Called To Preach: Forty Years and Counting


        Forty years ago this month I listened to the words from the prophet Jeremiah: “Before I formed you in the womb I knew you, and before you were born I consecrated you; I appointed you to be a prophet.”  From the time I was sixteen years old I never had any doubt that God was calling me to be a preacher.  People have asked me how I could know, how could I be certain.  Did I hear a voice? 

        No, I never heard a voice.  It was much louder than that.  It was in my DNA, it is who I am. 

        This calling became official in December of 1977 when my first church ordained me to the Gospel ministry.  Rev. Donald Myers, the retired longtime pastor of the Reidsville First Baptist Church who had been instrumental in my calling to the Pollocksville Baptist Church, delivered a heartfelt sermon in which he told the congregation not to expect me to hit a homerun every Sunday!

        I asked my father to deliver the “charge to the candidate.”  I can’t remember anything he said, but the fact my father was there was all I need to remember.  The church presented me with a Bible and congratulated me on my ordination.  I was a now a bona fide, certified, card carrying, genuine preacher!

        Four decades later with over 2,000 sermons and 500 funerals, plus hundreds of baptisms, weddings, baby dedications, hospital visits, invocations, Bible studies and blessings—I’m still going. 

        As a preacher there are a lot of things I do, and to be honest, a lot of things I could do without.  As in any job or profession there are tedious tasks that come with the territory.  I could do without a lot of the administrative work, meetings, scheduling, and especially listening to complaints.  But I cannot do without preaching.  It is who I am. 

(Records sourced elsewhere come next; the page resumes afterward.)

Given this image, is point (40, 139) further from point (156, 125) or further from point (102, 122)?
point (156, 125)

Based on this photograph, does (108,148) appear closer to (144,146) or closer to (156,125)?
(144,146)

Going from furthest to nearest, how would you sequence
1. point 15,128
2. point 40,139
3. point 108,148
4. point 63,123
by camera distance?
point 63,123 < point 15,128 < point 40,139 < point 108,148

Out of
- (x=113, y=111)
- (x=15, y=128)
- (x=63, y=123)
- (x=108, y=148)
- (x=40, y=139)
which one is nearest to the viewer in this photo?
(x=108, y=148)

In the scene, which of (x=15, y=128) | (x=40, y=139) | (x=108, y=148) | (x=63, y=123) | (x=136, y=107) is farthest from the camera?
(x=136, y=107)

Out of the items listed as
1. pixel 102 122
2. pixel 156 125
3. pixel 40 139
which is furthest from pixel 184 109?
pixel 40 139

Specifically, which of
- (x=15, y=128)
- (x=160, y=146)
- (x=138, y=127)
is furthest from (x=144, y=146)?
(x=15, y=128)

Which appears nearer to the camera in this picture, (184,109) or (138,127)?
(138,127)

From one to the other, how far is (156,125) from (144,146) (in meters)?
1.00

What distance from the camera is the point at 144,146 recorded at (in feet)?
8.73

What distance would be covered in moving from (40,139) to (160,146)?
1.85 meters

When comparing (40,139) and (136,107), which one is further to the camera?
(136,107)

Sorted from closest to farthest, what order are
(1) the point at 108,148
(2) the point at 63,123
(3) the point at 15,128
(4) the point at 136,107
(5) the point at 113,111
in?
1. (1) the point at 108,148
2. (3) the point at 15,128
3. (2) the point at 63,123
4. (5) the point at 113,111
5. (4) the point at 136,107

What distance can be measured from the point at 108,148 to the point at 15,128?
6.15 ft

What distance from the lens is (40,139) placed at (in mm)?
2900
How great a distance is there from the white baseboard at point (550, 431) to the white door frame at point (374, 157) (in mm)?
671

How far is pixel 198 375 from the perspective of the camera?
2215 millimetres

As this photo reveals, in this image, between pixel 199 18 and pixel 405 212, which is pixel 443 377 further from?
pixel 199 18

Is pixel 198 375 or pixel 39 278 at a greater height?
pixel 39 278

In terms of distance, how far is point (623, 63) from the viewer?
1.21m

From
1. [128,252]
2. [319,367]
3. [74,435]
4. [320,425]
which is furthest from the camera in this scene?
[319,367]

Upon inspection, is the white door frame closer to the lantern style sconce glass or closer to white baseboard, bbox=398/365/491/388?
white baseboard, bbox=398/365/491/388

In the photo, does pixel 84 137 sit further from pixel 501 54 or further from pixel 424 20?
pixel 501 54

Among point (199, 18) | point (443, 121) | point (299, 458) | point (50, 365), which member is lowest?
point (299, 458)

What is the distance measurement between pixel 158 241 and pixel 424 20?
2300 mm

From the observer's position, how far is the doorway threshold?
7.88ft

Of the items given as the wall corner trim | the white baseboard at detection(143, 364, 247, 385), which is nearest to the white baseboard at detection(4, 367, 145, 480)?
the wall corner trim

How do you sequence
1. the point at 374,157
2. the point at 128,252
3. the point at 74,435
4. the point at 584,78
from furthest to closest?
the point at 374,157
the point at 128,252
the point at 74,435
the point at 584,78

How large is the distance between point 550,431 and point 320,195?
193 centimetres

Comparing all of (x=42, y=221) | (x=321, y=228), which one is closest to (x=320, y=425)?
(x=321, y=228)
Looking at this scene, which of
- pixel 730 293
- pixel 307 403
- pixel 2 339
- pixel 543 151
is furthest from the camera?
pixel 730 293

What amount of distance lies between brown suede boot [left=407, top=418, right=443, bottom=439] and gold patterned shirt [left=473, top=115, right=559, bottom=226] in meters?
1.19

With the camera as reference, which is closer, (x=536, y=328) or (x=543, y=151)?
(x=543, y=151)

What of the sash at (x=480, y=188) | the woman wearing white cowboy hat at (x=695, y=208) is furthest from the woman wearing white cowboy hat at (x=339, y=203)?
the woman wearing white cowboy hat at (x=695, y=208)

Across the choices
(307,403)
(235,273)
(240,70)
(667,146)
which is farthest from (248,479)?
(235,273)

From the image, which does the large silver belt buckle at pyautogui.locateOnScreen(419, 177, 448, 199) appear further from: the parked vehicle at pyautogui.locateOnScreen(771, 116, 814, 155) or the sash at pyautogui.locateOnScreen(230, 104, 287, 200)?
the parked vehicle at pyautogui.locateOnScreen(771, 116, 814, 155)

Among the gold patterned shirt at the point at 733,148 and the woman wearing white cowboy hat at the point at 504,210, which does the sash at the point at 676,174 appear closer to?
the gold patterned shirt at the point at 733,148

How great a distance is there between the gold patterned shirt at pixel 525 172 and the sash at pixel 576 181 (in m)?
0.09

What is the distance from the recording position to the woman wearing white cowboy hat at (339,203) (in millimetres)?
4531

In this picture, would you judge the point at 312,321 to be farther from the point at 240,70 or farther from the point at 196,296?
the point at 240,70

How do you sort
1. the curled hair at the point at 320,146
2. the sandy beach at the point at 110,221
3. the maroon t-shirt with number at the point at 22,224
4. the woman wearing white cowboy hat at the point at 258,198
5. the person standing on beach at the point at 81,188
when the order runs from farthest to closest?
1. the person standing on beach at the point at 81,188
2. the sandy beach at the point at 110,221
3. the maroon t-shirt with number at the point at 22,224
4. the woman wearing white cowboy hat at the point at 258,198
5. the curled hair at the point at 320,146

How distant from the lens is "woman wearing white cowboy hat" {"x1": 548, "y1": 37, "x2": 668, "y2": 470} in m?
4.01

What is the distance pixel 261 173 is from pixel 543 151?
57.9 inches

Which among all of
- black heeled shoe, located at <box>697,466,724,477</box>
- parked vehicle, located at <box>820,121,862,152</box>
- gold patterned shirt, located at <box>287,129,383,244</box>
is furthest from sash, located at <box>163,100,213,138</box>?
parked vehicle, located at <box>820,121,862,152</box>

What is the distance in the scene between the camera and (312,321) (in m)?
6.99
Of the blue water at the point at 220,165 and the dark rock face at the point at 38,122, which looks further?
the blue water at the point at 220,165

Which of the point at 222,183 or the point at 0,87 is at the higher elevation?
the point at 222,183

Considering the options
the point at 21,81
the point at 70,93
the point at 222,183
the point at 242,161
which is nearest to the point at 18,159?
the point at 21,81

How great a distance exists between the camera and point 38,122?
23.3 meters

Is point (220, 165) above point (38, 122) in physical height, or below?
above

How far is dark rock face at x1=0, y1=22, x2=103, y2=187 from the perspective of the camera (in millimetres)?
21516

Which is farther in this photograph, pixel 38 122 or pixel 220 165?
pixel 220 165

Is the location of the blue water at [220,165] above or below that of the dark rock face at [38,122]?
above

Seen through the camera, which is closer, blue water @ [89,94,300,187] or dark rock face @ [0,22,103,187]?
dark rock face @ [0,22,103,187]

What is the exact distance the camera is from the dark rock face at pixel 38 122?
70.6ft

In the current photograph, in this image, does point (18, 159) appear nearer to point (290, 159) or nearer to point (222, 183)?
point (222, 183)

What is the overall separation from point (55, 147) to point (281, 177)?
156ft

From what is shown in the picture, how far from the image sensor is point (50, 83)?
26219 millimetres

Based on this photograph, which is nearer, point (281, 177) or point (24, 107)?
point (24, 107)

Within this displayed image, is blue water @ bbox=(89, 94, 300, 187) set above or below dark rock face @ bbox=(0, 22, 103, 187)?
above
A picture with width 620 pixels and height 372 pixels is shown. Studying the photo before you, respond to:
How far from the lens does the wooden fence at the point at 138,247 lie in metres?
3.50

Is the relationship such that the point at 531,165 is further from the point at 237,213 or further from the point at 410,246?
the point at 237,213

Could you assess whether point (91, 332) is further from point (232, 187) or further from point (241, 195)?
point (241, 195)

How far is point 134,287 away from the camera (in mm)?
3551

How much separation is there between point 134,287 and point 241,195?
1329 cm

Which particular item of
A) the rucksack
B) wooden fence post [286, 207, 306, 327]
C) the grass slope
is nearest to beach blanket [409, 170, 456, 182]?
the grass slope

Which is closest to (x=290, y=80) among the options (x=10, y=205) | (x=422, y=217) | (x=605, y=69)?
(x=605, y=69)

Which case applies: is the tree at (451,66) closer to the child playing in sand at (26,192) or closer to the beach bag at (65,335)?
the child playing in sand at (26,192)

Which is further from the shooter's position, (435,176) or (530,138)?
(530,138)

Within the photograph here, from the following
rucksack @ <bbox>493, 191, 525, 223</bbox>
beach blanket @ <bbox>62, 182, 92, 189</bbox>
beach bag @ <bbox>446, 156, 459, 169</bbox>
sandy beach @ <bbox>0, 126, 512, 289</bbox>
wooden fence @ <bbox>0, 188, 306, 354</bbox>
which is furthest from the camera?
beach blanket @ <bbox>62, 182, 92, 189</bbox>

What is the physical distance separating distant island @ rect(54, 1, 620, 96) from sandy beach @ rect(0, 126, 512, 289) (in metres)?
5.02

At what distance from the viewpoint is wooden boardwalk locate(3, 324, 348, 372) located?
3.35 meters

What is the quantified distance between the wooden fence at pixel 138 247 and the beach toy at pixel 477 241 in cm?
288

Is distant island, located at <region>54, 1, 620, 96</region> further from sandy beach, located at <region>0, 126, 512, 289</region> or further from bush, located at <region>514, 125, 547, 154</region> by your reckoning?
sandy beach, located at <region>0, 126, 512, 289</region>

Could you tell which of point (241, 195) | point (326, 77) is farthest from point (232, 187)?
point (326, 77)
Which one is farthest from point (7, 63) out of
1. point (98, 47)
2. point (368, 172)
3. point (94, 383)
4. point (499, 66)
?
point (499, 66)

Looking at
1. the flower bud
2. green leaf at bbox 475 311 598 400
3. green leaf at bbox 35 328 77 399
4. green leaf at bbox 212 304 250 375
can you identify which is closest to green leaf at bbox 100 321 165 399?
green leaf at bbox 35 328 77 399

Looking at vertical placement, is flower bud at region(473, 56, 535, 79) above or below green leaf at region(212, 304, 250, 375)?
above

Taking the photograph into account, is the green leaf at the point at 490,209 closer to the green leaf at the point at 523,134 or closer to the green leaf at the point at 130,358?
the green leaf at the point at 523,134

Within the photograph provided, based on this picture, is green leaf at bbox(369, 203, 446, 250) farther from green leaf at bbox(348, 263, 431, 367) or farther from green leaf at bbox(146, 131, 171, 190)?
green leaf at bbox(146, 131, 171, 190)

        A lot of people, my family included, told me I should not preach the Sunday before Thanksgiving.  They were concerned with good reason because I had just had gall bladder surgery three days before.  But I told them I could not miss Thanksgiving Sunday.  I had even more reason to be thankful and I wanted to deliver a sermon on gratitude, and that is exactly what I did.  I wasn’t trying to prove a point or be heroic—take my gall bladder out but don’t take away my preaching!   That is who I am!

        I find complete fulfillment in sharing good news.  The word “Gospel” means, “good news.”  When I was in college I had a kindly religion professor, Dr. Mabry Lunceford, who constantly reminded us that “preaching is good news!”  We have the greatest possible news to share:  hope in the midst of despair, light in the midst of darkness, and even life in the midst of death.   “Why should you be negative,” Dr. Lunceford would ask, “when the Gospel is good news?” 

        In most denominations there is an ordination council that determines whether one can be ordained or not.  There was one member of my ordination council who voted against me.   This old Baptist preacher was an advocate of closed communion.  He believed in an exclusive Gospel and asked me if I thought Baptists should share communion with other denominations.  The question seems tame today, but it was a highly charged issue for him 40 years ago. 

        My answer was that it is the Lord ’s table, not mine, and I would be honored to share communion with whoever the Lord invites to his table.  Well, he didn’t like it and that old codger pitched a hissy fit right there in front of God, me, the entire council and the heavenly host.  They finally asked me to leave the room so they could calm him down.  He voted against me, but the rest of the council voted in the affirmative.

        That is one negative vote I am proud to have earned.  If I want to be remembered for anything it is that I preached an inclusive Gospel of love, forgiveness, acceptance and grace.  The Gospel is good news!  For everyone!   I’ve only had forty years to share it—I hope to have many more, because I was called to be a preacher!

1 comment:

  1. Ray, You had a wise response at such a young age to that closed-communion fellow! And we had much wisdom from such luminaries as Mabry Lunceford at Samford. Thank you fro this reminiscence!